TalkTalk have issued a statement with part of it reading “We’re disappointed that our appeal was unsuccessful though we welcome the additional legal clarity that has been provided for all parties”. Thankfully they continued to say that “Though we have lost this appeal, we will continue fighting to defend our customers’ rights against this ill-judged legislation.”
So is this the end of the fight? I doubt it. Although they have lost this particular court case I expect them to take their appeal to the Supreme Court for final clarification.

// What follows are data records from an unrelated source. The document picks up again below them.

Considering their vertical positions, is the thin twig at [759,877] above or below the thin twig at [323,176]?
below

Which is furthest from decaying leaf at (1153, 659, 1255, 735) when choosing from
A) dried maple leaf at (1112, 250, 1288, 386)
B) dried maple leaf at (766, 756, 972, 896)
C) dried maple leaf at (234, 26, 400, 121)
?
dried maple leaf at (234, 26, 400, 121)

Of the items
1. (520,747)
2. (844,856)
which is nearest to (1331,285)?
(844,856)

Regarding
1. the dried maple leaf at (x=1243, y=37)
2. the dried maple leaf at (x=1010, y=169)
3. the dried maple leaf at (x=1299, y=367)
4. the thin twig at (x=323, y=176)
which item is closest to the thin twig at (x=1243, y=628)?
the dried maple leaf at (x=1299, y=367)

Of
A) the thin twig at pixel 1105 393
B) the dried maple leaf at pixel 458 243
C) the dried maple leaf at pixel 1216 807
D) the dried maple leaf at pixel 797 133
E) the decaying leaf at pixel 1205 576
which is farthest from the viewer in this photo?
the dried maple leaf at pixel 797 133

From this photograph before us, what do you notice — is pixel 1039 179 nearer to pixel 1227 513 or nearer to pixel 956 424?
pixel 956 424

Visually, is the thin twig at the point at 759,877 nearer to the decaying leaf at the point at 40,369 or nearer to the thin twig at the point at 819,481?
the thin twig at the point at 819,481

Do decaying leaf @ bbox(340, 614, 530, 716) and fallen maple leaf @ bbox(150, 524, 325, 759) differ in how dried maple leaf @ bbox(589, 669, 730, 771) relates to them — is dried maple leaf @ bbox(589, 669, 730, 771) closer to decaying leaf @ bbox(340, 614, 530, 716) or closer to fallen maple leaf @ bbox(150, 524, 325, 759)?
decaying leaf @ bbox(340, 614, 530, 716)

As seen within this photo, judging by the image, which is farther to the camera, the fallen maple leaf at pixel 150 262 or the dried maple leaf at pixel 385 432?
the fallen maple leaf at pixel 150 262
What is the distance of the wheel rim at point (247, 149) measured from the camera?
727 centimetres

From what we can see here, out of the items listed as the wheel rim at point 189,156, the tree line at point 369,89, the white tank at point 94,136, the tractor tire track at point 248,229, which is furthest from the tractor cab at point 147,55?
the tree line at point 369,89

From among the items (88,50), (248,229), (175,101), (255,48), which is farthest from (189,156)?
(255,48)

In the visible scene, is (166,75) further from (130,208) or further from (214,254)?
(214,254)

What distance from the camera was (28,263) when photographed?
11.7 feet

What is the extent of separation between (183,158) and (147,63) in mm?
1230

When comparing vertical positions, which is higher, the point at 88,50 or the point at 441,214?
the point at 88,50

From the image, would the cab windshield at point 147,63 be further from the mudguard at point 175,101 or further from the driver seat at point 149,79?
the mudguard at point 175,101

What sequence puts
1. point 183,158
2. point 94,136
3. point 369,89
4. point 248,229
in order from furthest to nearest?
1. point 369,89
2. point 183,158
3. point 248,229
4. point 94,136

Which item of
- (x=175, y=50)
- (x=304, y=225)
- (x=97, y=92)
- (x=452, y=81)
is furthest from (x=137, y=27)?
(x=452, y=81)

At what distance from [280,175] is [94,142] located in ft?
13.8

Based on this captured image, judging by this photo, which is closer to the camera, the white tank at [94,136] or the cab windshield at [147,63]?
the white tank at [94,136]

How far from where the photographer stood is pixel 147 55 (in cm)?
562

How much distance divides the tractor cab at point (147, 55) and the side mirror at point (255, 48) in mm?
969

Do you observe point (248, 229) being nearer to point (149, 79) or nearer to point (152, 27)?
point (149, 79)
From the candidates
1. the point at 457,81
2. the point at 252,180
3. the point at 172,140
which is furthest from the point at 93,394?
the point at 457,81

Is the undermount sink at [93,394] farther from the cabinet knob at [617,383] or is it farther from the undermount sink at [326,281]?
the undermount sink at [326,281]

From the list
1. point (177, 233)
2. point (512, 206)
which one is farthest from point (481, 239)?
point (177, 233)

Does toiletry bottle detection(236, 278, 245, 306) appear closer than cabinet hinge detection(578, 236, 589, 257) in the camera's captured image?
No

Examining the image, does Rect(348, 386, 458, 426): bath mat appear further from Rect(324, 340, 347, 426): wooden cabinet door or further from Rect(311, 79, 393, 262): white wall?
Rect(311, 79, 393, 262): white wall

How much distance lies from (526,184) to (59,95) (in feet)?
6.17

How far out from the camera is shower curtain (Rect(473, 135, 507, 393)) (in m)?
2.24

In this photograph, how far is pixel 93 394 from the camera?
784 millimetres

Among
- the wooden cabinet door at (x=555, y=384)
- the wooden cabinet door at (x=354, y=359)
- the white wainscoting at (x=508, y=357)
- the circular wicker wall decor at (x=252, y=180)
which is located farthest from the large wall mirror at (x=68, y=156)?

On the side who initially lobbied for the bill Christine Payne, general secretary of the Actors’ union Equity, had the following to say:
“Once again the court is on the side of the almost two million workers in the creative industries whose livelihoods are put at risk because creative content is stolen on a daily basis”
As a technology blog we’re naturally against any form of legislation that is misguided and hurts both the rights of the people and the internet, while the film and music industry are entitled to their opinions… it doesn’t make their actions valid. For example, there’s no real proof that pirating hurts the film and music industry to the lengths it describes. If Joe Bloggs downloads a film illegally there’s a pretty high chance he was never going to go out and buy the DVD nor see it in at the cinema; thus no lost revenue as he was never a potential customer. Others argue that the draconian methods used by the film and music industry to distribute their media is outdated and a more up-to-date approach is required.
However that’s an argument for another article; let’s hope, for the sake of the internet, that the supreme court finds the act unlawful.